英国のEU離脱など、数々の予言を的中させてきたエマニュエル・トッド理論。そのエッセンスとはいったいどこにあるのだろうか。新刊『エマニュエル・トッドで読み解く世界史の深層』を上梓した鹿島茂氏がやさしくときほぐす。

全ては識字率で変わる

 1990年に『新ヨーロッパ大全』が出たころに、その分類の仕方に触れて得心することが多かった。ただそのころはまだ「そういう方法もあるかな」程度だったのが、2002年に『帝国以後』という本で彼は従来とは違う普遍軸を導入したんです。「全ては識字率で変わる」という軸ですね。

 男性の場合、特に18歳から30歳までの識字率が50%を越えると社会は非常に不安定になり、逆に女子の識字率が50%を越えると非常に安定して若者が騒がなくなるんです。それを『帝国以後』ではイランやイラクの分析に主に応用していて、アメリカが湾岸戦争以後イラクやアフガンに戦争を仕かけることがいかに理に適っていないかが書いてある。「世俗化が進んで女子の識字率が上がっているのだから、放っておけばよいのに。突入して大破壊する必要はない」とね。

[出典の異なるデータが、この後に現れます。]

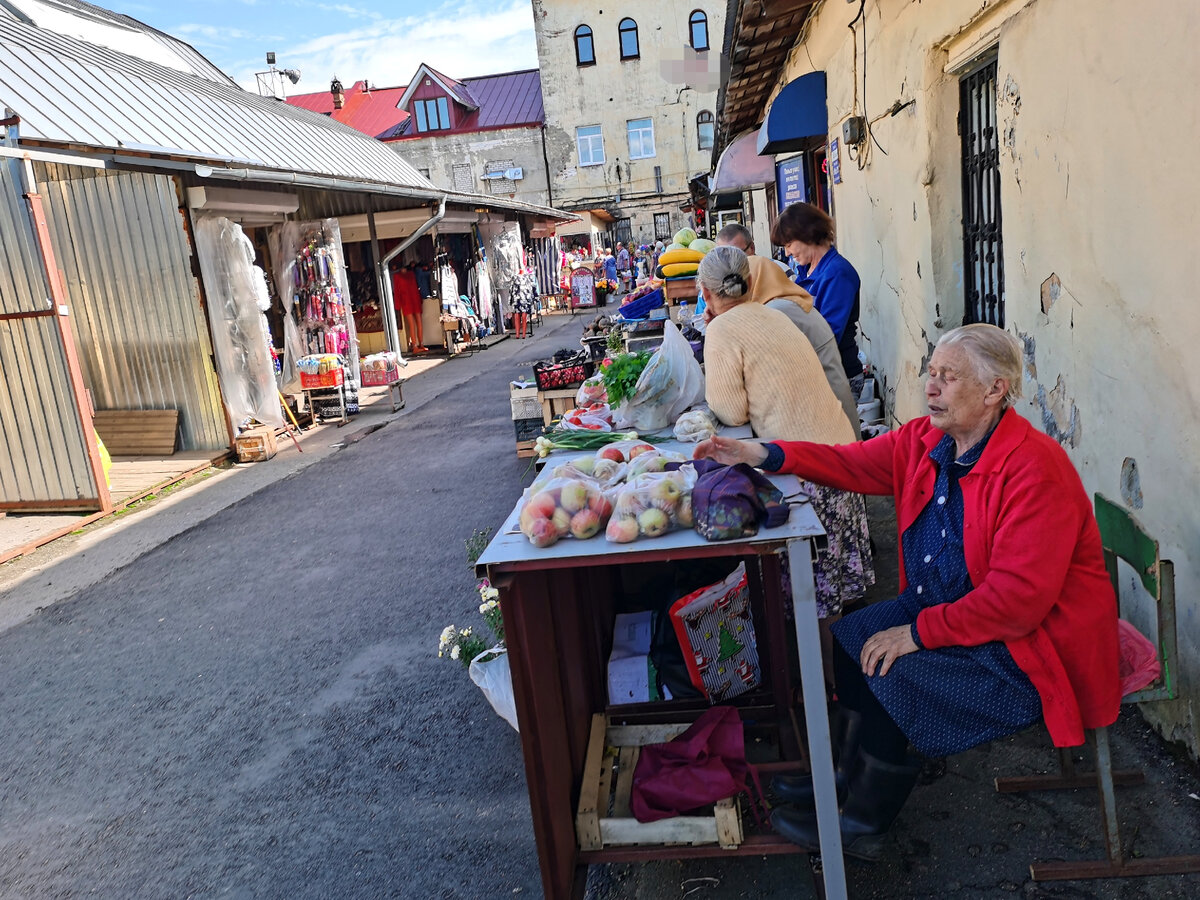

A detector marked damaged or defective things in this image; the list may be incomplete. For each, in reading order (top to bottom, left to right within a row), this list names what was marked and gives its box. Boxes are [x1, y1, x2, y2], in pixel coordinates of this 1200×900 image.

peeling plaster wall [386, 127, 549, 207]
peeling plaster wall [532, 0, 720, 240]
peeling plaster wall [787, 0, 1200, 763]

 それぞれに国や地域は違うという決定軸・区別軸が、識字率を用いた普遍軸を応用することで素晴らしく分析機能が高まった。

“周辺”から歴史の不明な部分を探ることができる

  そしてさらに最近、トッドはまた大きく転換したんです。それはトッドが分析した家族類型の分布図を読み込んだ言語学の泰斗であるローラン・サガールが「中央ではなく、周辺、辺境により本質的で起源的なものが残っている。これは言語地理学では当たり前のこと」と批判したことがきっかけです。

 こうしてトッドは、地理学への歩み寄りを強め最新作『家族システムの起源』を書きました。そこでは、「ユーラシア大陸の周縁部に残っている家族形態の方がより古い。つまり直系家族や核家族(絶対核家族、平等主義核家族)は共同体家族より古い形態である」と延べ、持論へと当てはめています。